I think that defining ourselves by our disease is a stage all Lupus (cancer, MS, etc) patients go through. I'm sure there are developmental milestones in the course of a chronic illness. By choosing to define ourselves by our disease, in some ways I think we are crying out for help - wanting, even if we are not aware of it, wanting people to know how bad our life is. We need them to 'get' the horror of how destructive and devastating Lupus is. But really, only those with Lupus will 'get' the horror. And we have to ask ourselves, how many people do we need to know how horrible our life really is. Sometimes it's a lot of people - particularly when you come from a fairly large family as I do. I keep asking myself as I traverse more tests and new findings, how much my friends need to know and why do I need them to know it - so they can help me or understand me or feel sorry for me or pray for me? Each one of these needs suggests, in my experience, a different level of self-exposure.

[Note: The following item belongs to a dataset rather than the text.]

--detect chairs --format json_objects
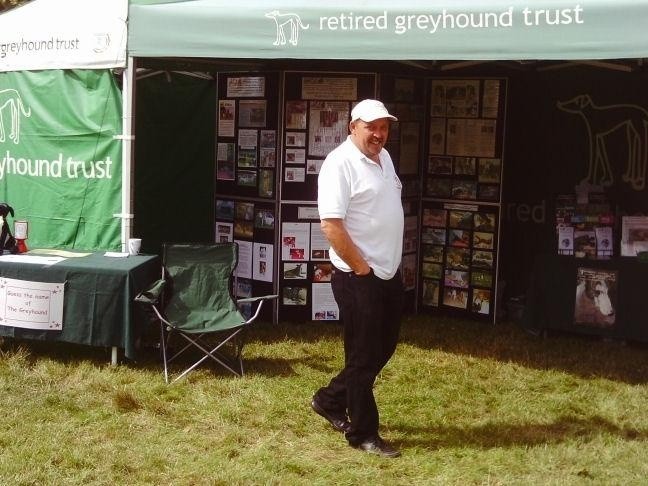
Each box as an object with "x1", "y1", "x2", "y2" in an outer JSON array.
[{"x1": 137, "y1": 242, "x2": 278, "y2": 387}]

Okay, where I am? Tomorrow I go back to the Dr. to get test results. I'm really okay with that. What is bugging me more is how to initiate interactions at Lupus gatherings that have some hope of moving beyond the 'hi my name is Susie. I was diagnosed ten years ago, am always fatigured, and hurt from fibromyalsia ....". I need a good comeback that doesn't blow them out of the water - like "Gosh, you've been through a lot. What was your name? Oh, hi Lisa, I'm Susie and I'm really excited at how many people are here today." My mind is swirling - underneath this whole issue is my need and desire to find a few intelligent, solid, emotionally connected people who also have Lupus. I need them to be part of my life. None of my friends have Lupus. Nor do any family members. So when the disease rages, there is no one close to me that also knows the disease up close and personal. You know, one of the cool things about blogging or journaling, is that it always helps me define what the real issue is for me. After all, that's what matters most. I know enough to know that when someone's behavior bugs me, it bugs me because they are exhibiting a part of me that I don't want to acknowledge or admit to.

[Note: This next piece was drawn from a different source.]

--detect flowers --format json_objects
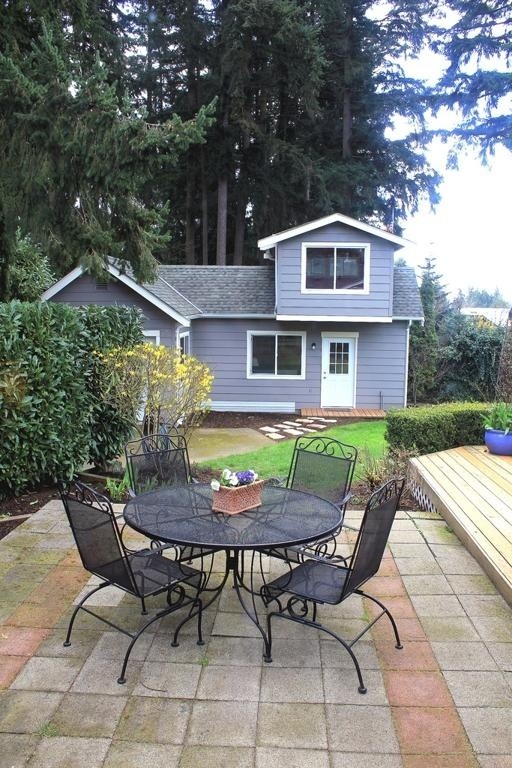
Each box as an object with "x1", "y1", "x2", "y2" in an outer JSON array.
[{"x1": 209, "y1": 468, "x2": 258, "y2": 491}]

Getting bugged by defining oneself by the disease bothers me because I have defined myself by my disease and sometimes it feel like my disease is all that does define me. But I yearn for someone who doesn't lead with their disease and in order to find this person, I need to lead with my own life, not my disease.

My home care right arm helper is leaving for five months to nurse in a foreign country. I will and already do miss her sweet smile and her silly remarks. My daily life is being redefined since she is no longer here and I no longer have help at home. I want to really take in and remember how much I love and appreciate her work for me for the past almost four years. I am filled with gratitude that my husband has been able to provide for her out of our own pocket - no insurance help here. She's been a gift in my life and I'll miss her more than she'll ever know. I have been blessed by having her with me during the most devastating physical assults of Lupus. Now, I am better and she is moving on as she should be. Thank you, God for blessing me with her.